A Catheter-Based Suture-Free Approach to Bilioenteric Anastomosis: A Pilot Study

John B Seal, MD, Thuong VanHa, MD, John C Alverdy, MD, Giuliano Testa, MD. University of Chicago Departments of Surgery and Radiology

Background: Bilioenteric anastomoses are commonly performed as a part of liver transplantation, reconstruction of the common bile duct following resection of benign and malignant tumors, congenital biliary malformations and traumatic injury. Anastomotic ischemia plays an important role in both short and long-term complications related to bilioenteric anastomoses. We describe a catheter-based, suture-free approach to bilioenteric anastomosis that reduces or eliminates factors that contribute to ischemia including trauma from duct manipulation, anastomosis tension and compression and retained foreign materials. The device is easy to use and its unique design avoids direct compression of the duct or trauma from sutures and duct manipulation.

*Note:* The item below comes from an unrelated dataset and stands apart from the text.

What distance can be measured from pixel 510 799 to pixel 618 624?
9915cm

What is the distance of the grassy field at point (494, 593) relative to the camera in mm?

Materials and Methods: A hepaticojejunostomy was performed in two pigs using a catheter-based device and euthanized at 10-14 days for follow-up imaging and gross inspection of the anastomosis. Application of the device includes percutaneous introduction of a catheter through the common bile duct transected 2-3 cm from the liver. The catheter is advanced into the jejunum through a 5-8mm eneterotomy where an umbrella anchoring device is deployed. The bowel is drawn up in apposition to the transected duct over the percutaneous catheter which serves as an internal stent. The catheter and anchoring devices are secured with the capability to perform cholangiography for anastomosis surveillance.

Results: The procedure was well tolerated by the study animals with no evidence of bilioenteric anastomotic leak on cholangiogram studies. Gross inspection revealed a secure, sealed and patent anastomosis with no intraperitoneal evidence of bile leak.

Conclusion: This alternative catheter-based approach to bilioenteric anastomoses is safe and effective and offers potential advantages over traditional approaches by reducing anastomotic ischemia. Furthermore, the device is well suited to be deployed using laparoscopic and endoscopic approaches in the future.